_Your goal_
Repeat exactly, please, the opening lines of the data below, through and including the line where "common name: thomson's gazelle" sits.

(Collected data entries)
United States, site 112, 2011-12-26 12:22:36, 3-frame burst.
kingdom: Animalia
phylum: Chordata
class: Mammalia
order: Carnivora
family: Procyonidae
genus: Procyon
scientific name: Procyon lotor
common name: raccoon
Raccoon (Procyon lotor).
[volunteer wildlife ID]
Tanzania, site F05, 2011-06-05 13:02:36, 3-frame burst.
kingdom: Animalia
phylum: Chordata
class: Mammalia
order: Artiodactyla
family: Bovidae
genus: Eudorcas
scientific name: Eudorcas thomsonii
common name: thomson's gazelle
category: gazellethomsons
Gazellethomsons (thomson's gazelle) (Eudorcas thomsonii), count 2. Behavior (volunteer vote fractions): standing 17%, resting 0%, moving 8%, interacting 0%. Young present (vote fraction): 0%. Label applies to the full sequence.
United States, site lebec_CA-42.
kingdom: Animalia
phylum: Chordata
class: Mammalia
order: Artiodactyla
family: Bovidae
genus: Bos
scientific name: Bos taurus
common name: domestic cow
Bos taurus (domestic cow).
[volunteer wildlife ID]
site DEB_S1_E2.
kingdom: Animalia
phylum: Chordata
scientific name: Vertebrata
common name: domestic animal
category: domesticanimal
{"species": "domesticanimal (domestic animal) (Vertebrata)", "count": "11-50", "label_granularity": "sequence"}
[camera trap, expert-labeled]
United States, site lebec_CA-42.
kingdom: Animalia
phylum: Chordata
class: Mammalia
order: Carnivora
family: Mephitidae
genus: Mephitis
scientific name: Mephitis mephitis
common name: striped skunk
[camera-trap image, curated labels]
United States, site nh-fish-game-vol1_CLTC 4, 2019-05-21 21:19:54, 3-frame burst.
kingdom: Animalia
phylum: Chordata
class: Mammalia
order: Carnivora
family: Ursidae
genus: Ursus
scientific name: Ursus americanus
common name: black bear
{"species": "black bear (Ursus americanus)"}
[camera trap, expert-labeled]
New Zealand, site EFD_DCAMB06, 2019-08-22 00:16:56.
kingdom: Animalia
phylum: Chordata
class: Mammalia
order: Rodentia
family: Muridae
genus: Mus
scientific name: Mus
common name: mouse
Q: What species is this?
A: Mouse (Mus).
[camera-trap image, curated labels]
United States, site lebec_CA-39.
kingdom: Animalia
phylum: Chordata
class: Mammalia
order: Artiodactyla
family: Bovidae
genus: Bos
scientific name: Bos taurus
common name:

_Reply_
United States, site 112, 2011-12-26 12:22:36, 3-frame burst.
kingdom: Animalia
phylum: Chordata
class: Mammalia
order: Carnivora
family: Procyonidae
genus: Procyon
scientific name: Procyon lotor
common name: raccoon
Raccoon (Procyon lotor).
[volunteer wildlife ID]
Tanzania, site F05, 2011-06-05 13:02:36, 3-frame burst.
kingdom: Animalia
phylum: Chordata
class: Mammalia
order: Artiodactyla
family: Bovidae
genus: Eudorcas
scientific name: Eudorcas thomsonii
common name: thomson's gazelle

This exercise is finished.